Christmas Blues Creeping Up On You? I Hope You Know You Can Live a Good Life
My family and I are slightly obsessed with Christmas. We usually can’t wait to set up our tree which is a celebration that is infused with a few of our own traditions. The most important being that we have a special dinner afterwards to kick off the countdown to Christmas Day. But before we tuck into a sumptuous meal (which I never spend more than an hour making, because simple, easy dishes are fundamental to my sanity); we complete a few other traditions. One segment being the specific part that each of our children play in ushering in the Christmas season when we decorate the tree.
Eli places the star at the top of the tree, which has always been the job of the youngest child.
When we only had the girls, it was then Talisa’s job to crown the tree with the star. Now she has the job of switching on the tree lights.
Savannah being the eldest gets to place the wreath on the front gate with help from Michael. Each person places their own Christmas ornament on the tree and we capture the moment in a photo to mark the occasion. I keep photographs of this moment for each child for almost all their lives.
We have ornaments for extended family too and they get to decorate our tree with it when they visit us. Then we have ornaments from friends and family who live far away and we think of them as we find a bare branch for their ornament.
As I watch my children taking more of a lead in decorating the tree and I listen to their banter about continuing these traditions in their own homes one day, I’m struck by the contrast in what makes up their childhood memories and in what makes up my childhood memories. This time of year can be a wonderful experience for many children when their families look forward to coming together to recreate moments from an ocean of memories filled with traditions, warmth and love.
For adults with traumatic childhoods, this time of year can be a sad reminder of what we missed out on as children. The magic of Christmas are only drops in our ocean of memories. I remember so many Christmases as a child feeling an ache inside of me as I ‘made-believe’ that I was happy. I wrote about this earlier this year in the post The Past And the Present Met and in a post last year You Cannot Be Depressed Then There Was Me
I remembered so badly wanting the make-belief to be real. With that childhood as my backdrop, I became a parent to a child with a disability at eighteen years old. I had to parent within a family and a social circle with loose morals and a tight grasp on maintaining the look of success at all costs.
For many Christmases as a parent I wrestled with depression and suicide. Not having developed skills to recognise and to deal with trauma, meant that I felt more overwhelmed at this time of year as my life became defined by my daughter’s special needs. It was a very long process to becoming mentally and emotionally strong.
What kept me from completely going over the edge was the determination to raise my children in a life that was without fear, without self-doubt, without question of my love for them, without insecurity and without violence. I wanted my children to know what it felt like to look forward to weekends and school holidays and to enjoy being with their parents in peace. I wanted them to have the freedom to express themselves freely and honestly without restraint or fear of disappointing anyone.

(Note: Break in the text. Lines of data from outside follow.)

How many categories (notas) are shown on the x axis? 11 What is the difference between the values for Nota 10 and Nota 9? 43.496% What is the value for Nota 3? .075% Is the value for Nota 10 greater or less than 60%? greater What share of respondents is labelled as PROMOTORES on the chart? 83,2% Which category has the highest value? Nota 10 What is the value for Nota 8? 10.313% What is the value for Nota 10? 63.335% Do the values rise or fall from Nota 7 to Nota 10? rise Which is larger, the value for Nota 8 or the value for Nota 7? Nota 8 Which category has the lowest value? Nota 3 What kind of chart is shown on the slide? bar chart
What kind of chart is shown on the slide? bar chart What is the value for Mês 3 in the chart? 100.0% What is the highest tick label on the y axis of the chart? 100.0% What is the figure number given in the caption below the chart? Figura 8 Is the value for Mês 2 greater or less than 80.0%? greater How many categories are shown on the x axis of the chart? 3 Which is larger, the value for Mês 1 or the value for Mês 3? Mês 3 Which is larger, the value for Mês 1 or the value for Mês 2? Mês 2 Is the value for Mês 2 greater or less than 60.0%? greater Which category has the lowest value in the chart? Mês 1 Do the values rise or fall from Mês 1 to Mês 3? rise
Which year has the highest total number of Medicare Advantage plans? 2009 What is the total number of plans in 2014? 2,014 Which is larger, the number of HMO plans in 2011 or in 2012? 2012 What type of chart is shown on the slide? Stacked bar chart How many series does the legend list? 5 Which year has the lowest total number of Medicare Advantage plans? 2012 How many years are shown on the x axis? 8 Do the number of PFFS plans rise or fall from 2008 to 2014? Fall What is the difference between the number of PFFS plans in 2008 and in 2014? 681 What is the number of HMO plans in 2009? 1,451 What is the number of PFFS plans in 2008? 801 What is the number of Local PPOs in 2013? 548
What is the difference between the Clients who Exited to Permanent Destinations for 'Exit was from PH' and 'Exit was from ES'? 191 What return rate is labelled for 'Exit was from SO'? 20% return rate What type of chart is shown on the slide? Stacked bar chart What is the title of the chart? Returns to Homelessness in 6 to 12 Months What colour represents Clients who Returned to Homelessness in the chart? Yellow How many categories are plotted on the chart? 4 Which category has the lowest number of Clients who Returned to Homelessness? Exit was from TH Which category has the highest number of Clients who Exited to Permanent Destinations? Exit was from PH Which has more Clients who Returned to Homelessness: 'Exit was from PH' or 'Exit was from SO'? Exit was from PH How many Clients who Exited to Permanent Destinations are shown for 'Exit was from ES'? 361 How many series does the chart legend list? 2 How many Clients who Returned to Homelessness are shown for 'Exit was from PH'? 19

I wanted them to want to live each day to its fullest.
I wanted to ‘want to live’.
I wanted to get better from having lived with sadness for so long. It felt like it was in my bones. It was so much a part of me that it took a long time for me to recognize it. But eventually I did. I did whatever it took to get better. For me it meant learning to believe that my life had value. I found that value in understanding who I was as a child of God. I am so eternally grateful for that simple truth and all that it has given me.
Becoming more of who I was meant to be was a process of understanding my faith and understanding myself. I could not always get professional help and it was incredibly tough to have to deal with my demons very much on my own at times. There were relationships that I could lean on at different points, in big ways and in small ways. There were also very dark days when no one understood what I was going through. I wish I had known about the South African Depression and Anxiety Groups website which would have been incredibly helpful in finding resources.
Someone told me they felt I write to ‘poke the world’. I guess that is one way to look at it. Though I have never intended to do that. I simply write because I’m grateful. To have lived with depression and to have overcome suicidal feelings while being responsible for what seemed like everything and everyone, is a story worth telling. It is worth telling from all its perspectives and all its shades.
It is especially worth telling at Christmas time, when I am snuggled in my home with my Christmas tree twinkling away and the memory of all my loved ones beaming with delight keeping me company. December is a time when many people from all different walks of life are more likely to be depressed and suicidal. If this season makes you hurt like hell and you can’t find something good to hold onto then please remember this:
The past is made up of memories. You are a seed of hope. Starting today you can make new and beautiful memories.
You are as capable as anyone of having a good life. Believe Me.